And he answered, “Do you ever get tired of being invisible?”

Yes. Yes. Yes. It must be true for everyone. At some point in life, we are all exhausted by having encountered the same situations over and over again. Let something new happen, we think. Anything. But it never does. By the time we reach high school, we’ve learned that nothing ever changes, and all our efforts will only perpetuate whatever endless cycle we’ve been living in since they day we were born. We are what we are because we don’t know how to be anything else.

Even now…

Valentine is a monster on the outside and an angel to his core.

I am the devil in a cassock.

Who do you suppose is the most dangerous between us? I honestly don’t know. If you beat an angel over the head with a stick again and again, won’t that angel eventually strike back? Does it even have a choice? And what about me? No matter how much charity you throw at the devil, can you ever really hope to change its nature?

III

At first, I shared my income with Valentine, and he secretly helped with my daily chores. I enjoyed having someone to work with. It made the hours go by faster, and the more I got to know Valentine, the more I appreciated his self-deprecating, sarcastic brand of humor. Then I discovered his talent for music.

He was toying with the pipe organ one evening. I was vacuuming the sanctuary, but I soon found I’d been going over the same spot for what must have been fifteen minutes. The piece Valentine played wasn’t one I’d ever heard before. I could only imagine he was improvising, but I didn’t ask. I didn’t dare interrupt him while he played, not for fear of his temper, but because I didn’t want the music to stop. I turned off the vacuum, sat down, and listened. I closed my eyes. I leaned back. I soaked it all in.

You can measure the divinity in a piece of music by how long it takes you to notice it has ended. It will transport you to another world, and even after the player walks away from his instrument, that’s where you’ll find yourself: listening to that other world. I didn’t notice the music had stopped until Valentine tapped me on the shoulder.

“Finished?” he said.

I shook my head and signed, “Sorry. I was listening to you play.”

He blushed.

“You’re good.” I wasn’t lying. “Really good. You should talk to the choir director—see if he needs a player. I’m sure he’d like a break once in a while.”

That was how Valentine got his job as the church organist, and Mass has never sounded better. I suppose you think I must be exaggerating. He’s deaf, after all. How can he hear the music? I’m telling you he
feels
it, probably better than anyone I’ve ever listened to. He could be the next Beethoven for all I know. And I’m not usually generous with that kind of compliment.
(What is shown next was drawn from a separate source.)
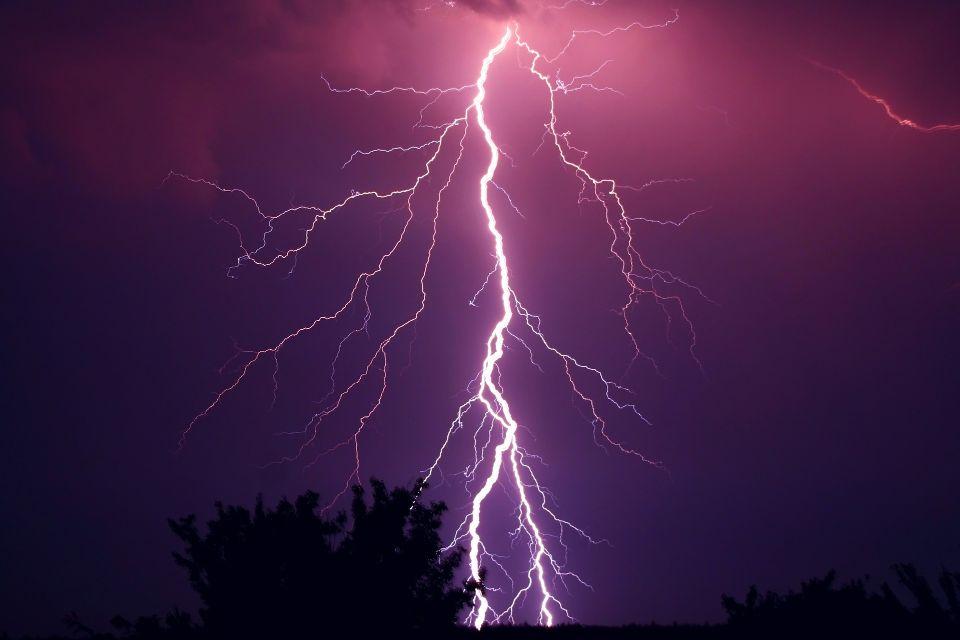 紫色の空に一閃の雷が落ちるイメージ画像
These days, he sleeps in the organ loft and spends hours going over his music before bed. He’s named the instrument and talks to it when he thinks no one is listening. He’s a mad genius. Music is everything to him—well, music and me. I’m not bragging about this. In fact, I’m a little ashamed of it. He would do anything for me. He worships me. The idea that I can order him around still doesn’t sit right with me.

And now, Valentine is sitting in a cell, waiting to see his foster parents and suffer the humiliation of having failed to thrive without them, all for the sake of a girl I can’t stop thinking about… I’ve never felt so sick in all my life.

BOOK SIX

This is probably the second stupidest idea I’ve ever had, next in line after my determination to rescue Esmeralda. Rescuing Valentine seems even more laughable. He’s a monster of a boy, and Esmeralda looked like such a fragile thing when I first saw her. But I wonder whether the opposite is true. Maybe she can handle herself just fine. Maybe I was wrong to worry about her falling for Phoebus’ lines. Valentine, on the other hand…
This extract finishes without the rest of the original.